Ce qu’il faut vraiment mettre au fond : du poids
Le fond du pot n’est pas un étage technique, c’est un lest. J’y place une couche de matériaux lourds et inertes, sur cinq à huit centimètres seulement, en veillant à ne jamais boucher le trou d’évacuation. Voici ce qui fonctionne, du plus au moins pratique :
- des galets de rivière de cinq à dix centimètres, faciles à répartir et à ressortir
- un pavé de béton ou une brique pleine posée à plat, dix à quinze kilos d’un coup
- des morceaux de tuile ou de pot en terre cuite cassé, à poser en biais
- du sable grossier humide, environ un kilo six cents par litre, soit quatre fois plus lourd que du terreau
Alourdir le mélange plutôt que le fond
Mettre tout le poids sur les huit derniers centimètres a une limite : au-delà, on perd du volume racinaire. La deuxième piste est d’alourdir le substrat lui-même en remplaçant dix à quinze pour cent du terreau par de la terre de jardin argileuse ou du sable grossier. Un bac de cinquante litres gagne ainsi facilement huit à dix kilos.
Le bénéfice est double, parce qu’un substrat plus dense retient aussi mieux l’eau et se dessèche moins vite au cœur de l’été. La contrepartie est qu’il faut arroser plus lentement, en deux fois, pour laisser le temps à l’eau de pénétrer sans ruisseler sur les bords.
Le pot lui-même compte plus qu’on ne croit
Un bac en terre cuite de quarante-cinq centimètres pèse huit à douze kilos à vide, contre deux pour son équivalent plastique. C’est dix kilos de lest gratuit et parfaitement placé, tout en bas. Le seul défaut est qu’il sèche plus vite, ce qui se compense par un arrosage du soir et une soucoupe large.
La forme joue aussi. Les pots évasés en haut et étroits en bas, très à la mode, sont exactement la mauvaise géométrie pour une plante haute. Cherchez une base au moins aussi large que l’ouverture, et si possible carrée : un pot carré bascule nettement moins facilement qu’un pot rond de même diamètre.
Amarrer, souvent plus efficace que lester
Si votre tournesol est déjà installé et bien parti, inutile de tout défaire en juillet pour ajouter du poids au fond. Sur un balcon, il y a presque toujours un garde-corps. Deux liens souples reliant le tuteur au barreau, l’un à un mètre, l’autre à un mètre soixante, valent trente kilos de lest et ne coûtent rien. Utilisez du lien de jardin plat ou une bande de tissu, jamais du fil de fer nu qui cisaille la tige.
Vérifiez ces attaches tous les quinze jours en été. La tige d’un tournesol grossit vite, et un lien serré fin juin devient un garrot fin juillet, avec un étranglement visible et un risque de casse exactement à cet endroit.
Redresser une tige déjà couchée
Si la tige n’est pas fendue, tout se rattrape. Redressez très lentement, sur plusieurs heures si nécessaire, en attachant d’abord haut puis en descendant. Une tige couchée depuis deux jours a déjà commencé à se recourber vers le haut à son extrémité, et forcer d’un coup finit de la casser à la base.
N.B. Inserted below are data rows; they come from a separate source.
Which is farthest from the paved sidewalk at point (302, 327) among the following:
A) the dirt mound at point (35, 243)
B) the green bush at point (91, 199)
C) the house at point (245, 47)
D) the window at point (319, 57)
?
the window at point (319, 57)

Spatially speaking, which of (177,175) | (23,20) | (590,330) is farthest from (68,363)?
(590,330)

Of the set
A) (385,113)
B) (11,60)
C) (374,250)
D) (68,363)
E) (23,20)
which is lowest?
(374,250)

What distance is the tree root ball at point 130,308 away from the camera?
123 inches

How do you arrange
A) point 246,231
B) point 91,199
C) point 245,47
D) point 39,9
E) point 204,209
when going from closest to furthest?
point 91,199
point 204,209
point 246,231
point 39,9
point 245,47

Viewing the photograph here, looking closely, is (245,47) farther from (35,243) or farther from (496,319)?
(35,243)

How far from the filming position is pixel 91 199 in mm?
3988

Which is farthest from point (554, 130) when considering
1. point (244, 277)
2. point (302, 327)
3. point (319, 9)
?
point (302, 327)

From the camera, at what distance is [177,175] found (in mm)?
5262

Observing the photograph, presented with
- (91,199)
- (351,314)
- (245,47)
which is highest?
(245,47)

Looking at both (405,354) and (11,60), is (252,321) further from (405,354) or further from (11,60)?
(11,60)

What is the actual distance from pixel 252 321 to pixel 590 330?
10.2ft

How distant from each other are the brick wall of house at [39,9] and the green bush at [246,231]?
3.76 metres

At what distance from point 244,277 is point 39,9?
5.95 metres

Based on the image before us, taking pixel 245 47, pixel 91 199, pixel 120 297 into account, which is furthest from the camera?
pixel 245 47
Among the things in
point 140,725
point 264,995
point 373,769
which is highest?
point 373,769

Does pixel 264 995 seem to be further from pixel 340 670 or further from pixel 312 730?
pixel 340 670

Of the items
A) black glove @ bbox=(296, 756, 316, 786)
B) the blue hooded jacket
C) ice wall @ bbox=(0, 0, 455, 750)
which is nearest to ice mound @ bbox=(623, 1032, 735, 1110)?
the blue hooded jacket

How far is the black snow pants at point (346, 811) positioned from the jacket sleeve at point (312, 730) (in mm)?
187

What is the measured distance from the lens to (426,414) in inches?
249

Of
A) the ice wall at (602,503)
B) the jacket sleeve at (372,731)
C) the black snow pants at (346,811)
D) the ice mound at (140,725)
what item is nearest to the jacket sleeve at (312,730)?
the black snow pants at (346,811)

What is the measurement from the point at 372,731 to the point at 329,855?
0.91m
Si elle est fendue sur quelques centimètres, entourez la fente d’une bande de tissu souple, ni trop serrée ni collée, et doublez le tuteur. J’ai sauvé un pied fendu sur huit centimètres qui a fleuri normalement trois semaines plus tard.
Prévenir pour la saison suivante
La prise au vent se réduit aussi en amont, par le placement. Contre un mur, à l’angle rentrant du balcon, la plante subit deux fois moins de rafales qu’au milieu de la rambarde. Évitez en revanche les couloirs entre deux murs, où le vent accélère.
Enfin, un pied régulièrement arrosé, cultivé sans excès d’azote et un peu secoué depuis son jeune âge fabrique une tige plus épaisse et plus lignifiée qu’un pied dorloté à l’abri. C’est la meilleure assurance antichute, et elle est gratuite.
Le conseil de Sophie. Posez une brique pleine à plat au fond du bac avant de le remplir : quinze secondes de travail au printemps, dix kilos au bon endroit, et je n’ai plus jamais ramassé un tournesol par terre.